Ellen Auerbach
Ellen Auerbach was born Ellen Rosenberg in Karlsruhe on May 20, 1906, and studied there at the Badische Landeskunstschule from 1924 to 1927. In 1928 she moved to the Kunstgewerbeschule in Stuttgart before going to Berlin in 1929 to take lessons with the photographer Walter Peterhans. Through him she met Grete Stern, with whom she opened the photo studio ringl + pit in 1930. The two photographers successfully established themselves in portrait and commercial photography. Ellen Rosenberg also made the acquaintance of her future husband, the stage designer Walter Auerbach, in Berlin.

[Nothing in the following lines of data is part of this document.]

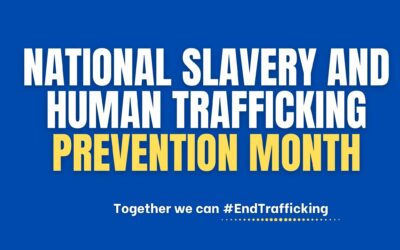 National Slavery and Human Trafficking Prevention Month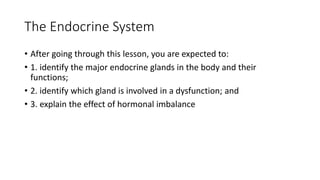 The Endocrine System
• After going through this lesson, you are expected to:
• 1. identify the major endocrine glands in the body and their
functions;
• 2. identify which gland is involved in a dysfunction; and
• 3. explain the effect of hormonal imbalance
 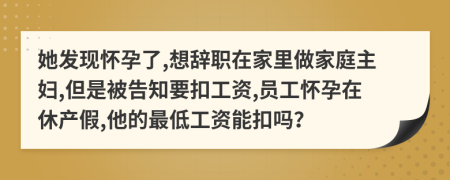 她发现怀孕了,想辞职在家里做家庭主妇,但是被告知要扣工资,员工怀孕在休产假,他的最低工资能扣吗？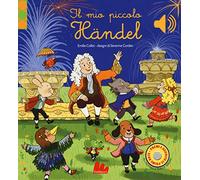 Il mio piccolo Händel. Libro sonoro. Ediz. a colori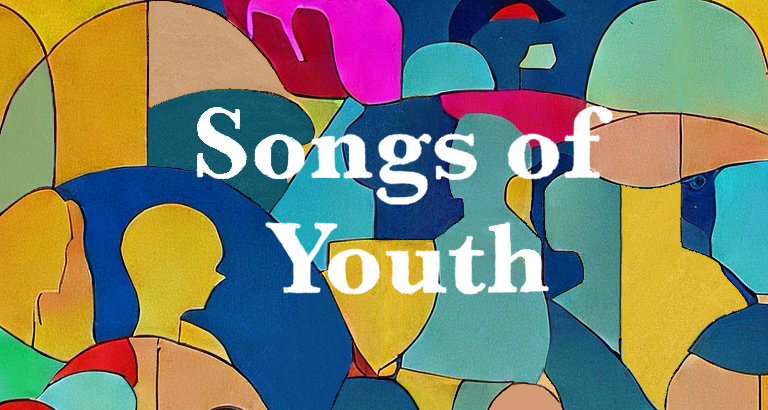 Songs of Youth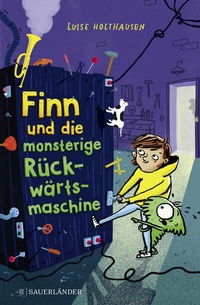 Abbildung von: Finn und die monsterige Rückwärtsmaschine - FISCHER Sauerländer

As early as 1933, she emigrated to Palestine, where in 1934 she opened the photo studio Ishon (Eyeball) with Liselotte Grschebina, specializing in children's portraits. After a failed attempt to settle in London in 1936, she married Walter Auerbach in 1937, with whom she succeeded in further emigration to the USA. From 1939 to 1940, the couple lived in Philadelphia, where Ellen Auerbach worked as a photographer for a private art collection. During this time they were able to produce experimental photographic studies and learn the technique of carbro printing. From 1939 to 1955 she frequently stayed on Great Spruce Head Island (Maine) and created numerous photographic works here, without commission, on her own. In 1945 she separated from Walter Auerbach and after 1946 worked at the Menninger School of Psychiatry in Topeka, Kansas, where she used film and photography to document behavioral studies of children and infants. In 1954 she taught photography at the Junior College of Arts & Crafts in Trenton, New Jersey, among other positions, before embarking on a four-month trip to Mexico in 1955 with Eliot Porter to photograph churches. Ellen Auerbach made numerous other trips, including to Mallorca, Argentina, Greece, and Norway, making travel and street impressions an important part of her photographic oeuvre. From 1965 to 1984, she worked as a therapist for children with learning disabilities at the Educational Institute for Learning and Researching in New York and hardly ever took photographs.
Her photographic work, primarily from the Weimar Republic period, was rediscovered beginning in the late 1970s, and a series of group exhibitions followed in the United States and Germany. In 1998, the Akademie der Künste, Berlin, organized the exhibition The Photographer Ellen Auerbach. Retrospective. In the same year, Ellen Auerbach donated a large part of her photographic oeuvre to the Akademie der Künste and endowed the Ellen Auerbach Fellowship for Photography, which is awarded by the Akademie every two years.
Ellen Auerbach passed away on July 30, 2004 in New York City.